QUESTIONS TO ANSWER
a) Reproduce word for word the part of the Gulf Coast heat forecast that opens with the words containing "Those who remain" and closes with "to gather belongings.".
b) In the Gulf Coast heat forecast, where does it say AccuWeather RealFeel® Temperatures will hover after dark?
c) Extend the Gulf Coast heat forecast, starting after its final sentence.

PASSAGE TO READ
Sweltering heat and humidity will add further strain to recovery efforts in Texas and Louisiana prior to the arrival of cooler air later next week.
Temperatures will peak in the upper 80s and lower 90s F along the western and central Gulf Coast each afternoon through Tuesday.
High humidity levels and times of sunshine will push AccuWeather RealFeel® Temperatures into the upper 90s to low 100s. Humidity levels will be even higher where floodwaters remain.
Little relief will come after dark as it will remain warm and muggy with AccuWeather RealFeel® Temperatures hovering in the 80s F.
Those who remain without power and air conditioning can head to an open shopping mall, library or shelter to seek relief from the heat. Drink plenty of clean, bottled water or properly boiled water to prevent dehydration.
On Friday, the United States Marine Corps announced on Twitter that members of the Marine Corps Reserve are searching flooded neighborhoods throughout the Houston metro area for residents that still need rescuing.
The dangers of poisonous snakes, alligators and other creatures will linger in the floodwaters as rescue crews continue to search inundated neighborhoods and residents try to gather belongings.
Recovery efforts may be slowed for a time as spotty thunderstorms erupt early in the week.
However, if a tropical disturbance over the western Gulf of Mexico gathers strength and drifts northward, downpours could be enhanced.

EXCERPTED RECORDS
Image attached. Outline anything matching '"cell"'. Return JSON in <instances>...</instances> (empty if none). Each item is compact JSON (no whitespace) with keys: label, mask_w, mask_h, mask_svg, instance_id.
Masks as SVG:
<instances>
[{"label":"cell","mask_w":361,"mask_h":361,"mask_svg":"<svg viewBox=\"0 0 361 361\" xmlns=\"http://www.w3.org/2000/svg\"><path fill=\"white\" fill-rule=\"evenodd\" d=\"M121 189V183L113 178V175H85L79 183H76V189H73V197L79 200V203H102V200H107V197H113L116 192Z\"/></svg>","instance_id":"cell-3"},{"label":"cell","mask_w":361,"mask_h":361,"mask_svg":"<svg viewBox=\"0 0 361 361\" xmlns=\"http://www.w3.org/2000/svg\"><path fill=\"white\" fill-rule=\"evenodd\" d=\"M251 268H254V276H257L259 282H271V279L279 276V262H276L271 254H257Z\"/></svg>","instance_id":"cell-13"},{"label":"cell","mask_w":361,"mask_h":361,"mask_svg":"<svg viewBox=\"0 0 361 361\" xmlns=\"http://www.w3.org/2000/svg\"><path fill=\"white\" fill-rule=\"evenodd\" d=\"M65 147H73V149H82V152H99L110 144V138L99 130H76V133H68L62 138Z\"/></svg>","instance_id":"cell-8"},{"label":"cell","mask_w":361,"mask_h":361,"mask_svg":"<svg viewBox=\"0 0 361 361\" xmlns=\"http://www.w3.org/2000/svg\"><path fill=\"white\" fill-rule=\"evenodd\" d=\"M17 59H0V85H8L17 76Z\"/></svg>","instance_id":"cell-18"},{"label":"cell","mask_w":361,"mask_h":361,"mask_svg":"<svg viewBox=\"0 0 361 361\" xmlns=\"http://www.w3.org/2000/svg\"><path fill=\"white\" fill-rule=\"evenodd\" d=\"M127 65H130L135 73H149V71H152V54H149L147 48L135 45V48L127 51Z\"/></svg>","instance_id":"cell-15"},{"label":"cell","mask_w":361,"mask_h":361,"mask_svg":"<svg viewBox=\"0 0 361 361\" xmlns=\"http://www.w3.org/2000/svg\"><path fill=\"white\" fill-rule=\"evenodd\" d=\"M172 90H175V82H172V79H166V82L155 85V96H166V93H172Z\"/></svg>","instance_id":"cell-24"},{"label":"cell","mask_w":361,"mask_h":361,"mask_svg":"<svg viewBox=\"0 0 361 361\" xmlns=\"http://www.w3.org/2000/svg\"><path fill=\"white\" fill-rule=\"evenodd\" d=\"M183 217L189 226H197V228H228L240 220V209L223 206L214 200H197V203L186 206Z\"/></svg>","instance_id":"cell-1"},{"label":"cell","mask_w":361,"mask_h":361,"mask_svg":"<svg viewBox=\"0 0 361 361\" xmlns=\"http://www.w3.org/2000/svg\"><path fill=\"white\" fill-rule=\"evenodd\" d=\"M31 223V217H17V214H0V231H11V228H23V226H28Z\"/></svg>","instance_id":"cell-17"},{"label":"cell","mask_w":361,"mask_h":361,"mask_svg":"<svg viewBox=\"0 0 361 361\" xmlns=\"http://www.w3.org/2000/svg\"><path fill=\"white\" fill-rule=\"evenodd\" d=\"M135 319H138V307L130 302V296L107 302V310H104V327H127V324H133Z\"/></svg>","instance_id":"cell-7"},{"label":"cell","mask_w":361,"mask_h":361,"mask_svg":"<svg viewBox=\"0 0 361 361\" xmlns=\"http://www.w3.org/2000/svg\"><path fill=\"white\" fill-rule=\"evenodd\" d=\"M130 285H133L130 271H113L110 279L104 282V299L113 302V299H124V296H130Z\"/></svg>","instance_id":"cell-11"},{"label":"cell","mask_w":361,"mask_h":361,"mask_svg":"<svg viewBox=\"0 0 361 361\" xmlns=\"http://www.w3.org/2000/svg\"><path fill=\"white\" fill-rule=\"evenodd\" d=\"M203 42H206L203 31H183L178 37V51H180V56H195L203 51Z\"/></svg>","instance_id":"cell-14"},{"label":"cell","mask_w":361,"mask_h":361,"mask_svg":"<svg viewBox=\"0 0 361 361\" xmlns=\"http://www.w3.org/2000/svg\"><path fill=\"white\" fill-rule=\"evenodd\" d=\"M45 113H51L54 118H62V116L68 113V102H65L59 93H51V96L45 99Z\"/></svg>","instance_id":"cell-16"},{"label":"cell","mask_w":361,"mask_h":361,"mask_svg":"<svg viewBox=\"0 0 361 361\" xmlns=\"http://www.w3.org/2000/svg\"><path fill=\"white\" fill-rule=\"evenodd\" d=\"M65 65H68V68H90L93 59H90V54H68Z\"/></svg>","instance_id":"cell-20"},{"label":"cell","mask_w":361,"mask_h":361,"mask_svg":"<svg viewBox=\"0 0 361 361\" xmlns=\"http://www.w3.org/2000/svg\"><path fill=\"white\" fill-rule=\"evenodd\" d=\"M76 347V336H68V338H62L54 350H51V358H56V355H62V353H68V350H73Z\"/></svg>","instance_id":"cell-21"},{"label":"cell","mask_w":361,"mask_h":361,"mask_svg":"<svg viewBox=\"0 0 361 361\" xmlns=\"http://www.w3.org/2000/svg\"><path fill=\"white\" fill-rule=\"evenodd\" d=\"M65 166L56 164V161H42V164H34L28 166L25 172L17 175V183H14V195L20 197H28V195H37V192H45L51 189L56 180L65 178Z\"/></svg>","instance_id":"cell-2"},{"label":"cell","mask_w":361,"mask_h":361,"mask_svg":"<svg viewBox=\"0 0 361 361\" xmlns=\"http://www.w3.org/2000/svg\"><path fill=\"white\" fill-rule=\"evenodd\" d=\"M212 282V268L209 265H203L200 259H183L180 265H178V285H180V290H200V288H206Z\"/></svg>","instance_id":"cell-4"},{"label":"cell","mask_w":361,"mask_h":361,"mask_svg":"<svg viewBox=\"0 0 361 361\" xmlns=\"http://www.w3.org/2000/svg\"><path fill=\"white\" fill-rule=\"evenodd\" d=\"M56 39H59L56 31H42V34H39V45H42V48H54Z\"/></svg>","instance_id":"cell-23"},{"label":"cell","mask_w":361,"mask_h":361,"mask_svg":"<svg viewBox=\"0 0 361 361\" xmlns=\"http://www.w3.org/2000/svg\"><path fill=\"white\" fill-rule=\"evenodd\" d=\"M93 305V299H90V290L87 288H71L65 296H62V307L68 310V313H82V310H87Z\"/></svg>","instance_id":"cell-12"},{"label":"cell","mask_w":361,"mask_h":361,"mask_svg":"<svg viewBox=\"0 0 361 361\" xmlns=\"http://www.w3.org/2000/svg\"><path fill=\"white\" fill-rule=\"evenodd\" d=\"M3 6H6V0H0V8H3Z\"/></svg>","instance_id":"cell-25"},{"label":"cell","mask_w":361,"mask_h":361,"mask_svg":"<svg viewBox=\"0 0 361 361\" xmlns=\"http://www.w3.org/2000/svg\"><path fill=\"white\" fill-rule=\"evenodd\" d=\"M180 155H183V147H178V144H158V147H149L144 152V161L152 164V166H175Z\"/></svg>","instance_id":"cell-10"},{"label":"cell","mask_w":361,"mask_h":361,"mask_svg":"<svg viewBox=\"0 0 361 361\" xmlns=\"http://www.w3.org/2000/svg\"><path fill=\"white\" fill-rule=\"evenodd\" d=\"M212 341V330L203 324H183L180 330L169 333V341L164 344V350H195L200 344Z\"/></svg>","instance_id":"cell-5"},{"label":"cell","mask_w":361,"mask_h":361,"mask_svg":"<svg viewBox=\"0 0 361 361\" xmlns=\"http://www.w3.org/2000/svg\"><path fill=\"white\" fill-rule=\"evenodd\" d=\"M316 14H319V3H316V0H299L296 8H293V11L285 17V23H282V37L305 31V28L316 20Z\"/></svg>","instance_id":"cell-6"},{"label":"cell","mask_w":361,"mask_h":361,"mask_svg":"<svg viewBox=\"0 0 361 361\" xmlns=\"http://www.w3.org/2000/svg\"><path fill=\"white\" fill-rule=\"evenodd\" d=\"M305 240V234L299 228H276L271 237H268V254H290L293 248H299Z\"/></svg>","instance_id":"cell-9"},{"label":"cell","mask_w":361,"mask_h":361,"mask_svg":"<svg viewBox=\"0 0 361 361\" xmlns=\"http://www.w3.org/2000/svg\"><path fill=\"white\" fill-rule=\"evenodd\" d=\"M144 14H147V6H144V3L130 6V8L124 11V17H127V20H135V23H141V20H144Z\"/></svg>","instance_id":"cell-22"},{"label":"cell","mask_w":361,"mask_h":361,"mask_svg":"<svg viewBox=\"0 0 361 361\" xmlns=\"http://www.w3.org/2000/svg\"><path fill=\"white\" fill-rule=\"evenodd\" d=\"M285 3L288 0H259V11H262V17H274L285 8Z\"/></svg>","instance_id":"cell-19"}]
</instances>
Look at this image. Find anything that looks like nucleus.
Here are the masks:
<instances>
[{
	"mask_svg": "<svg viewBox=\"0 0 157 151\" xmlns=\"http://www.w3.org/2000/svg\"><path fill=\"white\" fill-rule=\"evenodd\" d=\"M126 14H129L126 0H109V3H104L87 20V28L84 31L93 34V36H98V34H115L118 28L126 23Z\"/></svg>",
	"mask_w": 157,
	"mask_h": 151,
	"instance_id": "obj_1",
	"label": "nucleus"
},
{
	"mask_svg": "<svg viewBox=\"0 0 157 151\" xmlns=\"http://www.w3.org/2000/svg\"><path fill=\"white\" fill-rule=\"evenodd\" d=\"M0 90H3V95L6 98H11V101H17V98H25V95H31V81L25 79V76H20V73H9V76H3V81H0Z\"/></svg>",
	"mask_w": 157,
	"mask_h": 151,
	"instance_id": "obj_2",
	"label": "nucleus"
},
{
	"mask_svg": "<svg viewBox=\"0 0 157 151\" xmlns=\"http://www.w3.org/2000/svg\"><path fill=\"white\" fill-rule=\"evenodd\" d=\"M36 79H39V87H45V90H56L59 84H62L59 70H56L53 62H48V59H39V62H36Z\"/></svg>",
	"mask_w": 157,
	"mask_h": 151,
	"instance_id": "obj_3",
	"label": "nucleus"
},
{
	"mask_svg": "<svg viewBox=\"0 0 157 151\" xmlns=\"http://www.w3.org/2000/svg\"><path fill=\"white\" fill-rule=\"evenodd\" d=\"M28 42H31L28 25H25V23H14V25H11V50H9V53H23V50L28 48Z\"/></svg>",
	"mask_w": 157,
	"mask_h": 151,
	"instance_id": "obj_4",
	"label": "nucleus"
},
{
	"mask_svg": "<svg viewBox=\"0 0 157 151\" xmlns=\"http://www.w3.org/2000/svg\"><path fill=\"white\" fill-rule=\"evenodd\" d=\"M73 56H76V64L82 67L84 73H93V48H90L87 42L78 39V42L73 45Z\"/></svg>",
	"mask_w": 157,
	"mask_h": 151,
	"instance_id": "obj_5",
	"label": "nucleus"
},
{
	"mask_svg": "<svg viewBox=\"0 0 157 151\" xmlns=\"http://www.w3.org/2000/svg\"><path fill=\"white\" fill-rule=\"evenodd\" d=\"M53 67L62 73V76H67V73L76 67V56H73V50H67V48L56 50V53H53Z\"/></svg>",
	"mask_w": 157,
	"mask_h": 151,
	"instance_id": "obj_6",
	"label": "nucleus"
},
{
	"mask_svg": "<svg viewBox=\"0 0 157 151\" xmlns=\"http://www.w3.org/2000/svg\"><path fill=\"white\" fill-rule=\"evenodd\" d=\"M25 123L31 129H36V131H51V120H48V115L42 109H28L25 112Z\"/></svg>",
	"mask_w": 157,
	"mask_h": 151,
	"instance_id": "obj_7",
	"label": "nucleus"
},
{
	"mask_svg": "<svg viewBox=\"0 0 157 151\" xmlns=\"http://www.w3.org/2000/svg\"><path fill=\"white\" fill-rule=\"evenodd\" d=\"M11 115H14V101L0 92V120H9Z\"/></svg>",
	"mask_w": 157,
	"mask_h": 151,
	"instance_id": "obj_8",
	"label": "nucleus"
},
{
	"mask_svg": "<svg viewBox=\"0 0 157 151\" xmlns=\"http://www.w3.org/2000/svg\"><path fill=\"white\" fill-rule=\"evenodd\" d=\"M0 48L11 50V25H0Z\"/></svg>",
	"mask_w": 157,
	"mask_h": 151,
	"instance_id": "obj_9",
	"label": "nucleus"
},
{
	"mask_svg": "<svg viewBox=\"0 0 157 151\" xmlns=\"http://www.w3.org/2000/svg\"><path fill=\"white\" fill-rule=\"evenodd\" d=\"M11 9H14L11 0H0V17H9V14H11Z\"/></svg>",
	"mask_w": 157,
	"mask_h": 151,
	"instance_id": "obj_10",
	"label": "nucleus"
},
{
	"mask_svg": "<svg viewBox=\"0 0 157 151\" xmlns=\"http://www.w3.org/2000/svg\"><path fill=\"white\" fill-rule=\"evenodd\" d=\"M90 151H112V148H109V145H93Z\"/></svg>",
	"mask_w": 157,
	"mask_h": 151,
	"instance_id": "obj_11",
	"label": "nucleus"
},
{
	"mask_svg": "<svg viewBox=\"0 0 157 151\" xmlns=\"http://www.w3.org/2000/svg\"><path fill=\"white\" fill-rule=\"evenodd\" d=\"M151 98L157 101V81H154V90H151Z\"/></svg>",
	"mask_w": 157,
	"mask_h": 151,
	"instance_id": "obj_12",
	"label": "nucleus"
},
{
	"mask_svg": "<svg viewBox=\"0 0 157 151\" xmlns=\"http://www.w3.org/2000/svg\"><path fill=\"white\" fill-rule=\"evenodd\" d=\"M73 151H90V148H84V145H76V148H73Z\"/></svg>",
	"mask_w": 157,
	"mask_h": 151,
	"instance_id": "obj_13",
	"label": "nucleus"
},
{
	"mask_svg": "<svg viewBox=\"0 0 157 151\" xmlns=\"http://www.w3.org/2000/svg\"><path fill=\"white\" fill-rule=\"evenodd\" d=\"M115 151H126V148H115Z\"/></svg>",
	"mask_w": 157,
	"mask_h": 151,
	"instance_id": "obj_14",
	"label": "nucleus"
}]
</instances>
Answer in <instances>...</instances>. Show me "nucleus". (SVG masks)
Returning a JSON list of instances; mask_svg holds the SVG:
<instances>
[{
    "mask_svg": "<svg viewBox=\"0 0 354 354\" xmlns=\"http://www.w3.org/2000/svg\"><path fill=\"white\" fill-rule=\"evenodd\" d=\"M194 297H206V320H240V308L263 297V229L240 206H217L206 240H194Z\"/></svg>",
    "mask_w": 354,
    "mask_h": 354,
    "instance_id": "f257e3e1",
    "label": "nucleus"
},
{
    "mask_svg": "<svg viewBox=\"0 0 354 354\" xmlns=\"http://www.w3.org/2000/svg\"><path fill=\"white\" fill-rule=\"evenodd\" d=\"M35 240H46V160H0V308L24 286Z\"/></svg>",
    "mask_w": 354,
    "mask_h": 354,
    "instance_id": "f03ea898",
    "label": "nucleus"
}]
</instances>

TASK-BY-TASK ANSWERS
a)
Those who remain without power and air conditioning can head to an open shopping mall, library or shelter to seek relief from the heat. Drink plenty of clean, bottled water or properly boiled water to prevent dehydration.
On Friday, the United States Marine Corps announced on Twitter that members of the Marine Corps Reserve are searching flooded neighborhoods throughout the Houston metro area for residents that still need rescuing.
The dangers of poisonous snakes, alligators and other creatures will linger in the floodwaters as rescue crews continue to search inundated neighborhoods and residents try to gather belongings.

b) In the 80s F.

c)
A dramatic change in the weather pattern will bring much-needed relief to the area later in the week.
“High pressure will provide the impetus for a bout of autumnal weather as it surges southward out of central Canada across the Great Plains and then into Texas and Louisiana at midweek,” AccuWeather Senior Meteorologist Mike LeSeney said.
Humidity will drop to unusually low levels along the Gulf Coast with temperatures falling to around 10 degrees Fahrenheit below normal.
“Showers and thunderstorms will accompany the leading edge of this push of cool, dry air and bring a threat of rain to southeastern Texas, including Houston,” LeSeney said.
These thunderstorms will be more widespread when compared to the storms earlier in the week. Fortunately, they will cross the area swiftly, limiting the threat for any new flooding.
As the quieter weather settles in at late week, all interests along the Gulf Coast and Eastern Seaboard should monitor the progress of Irma as it tracks closer to the United States.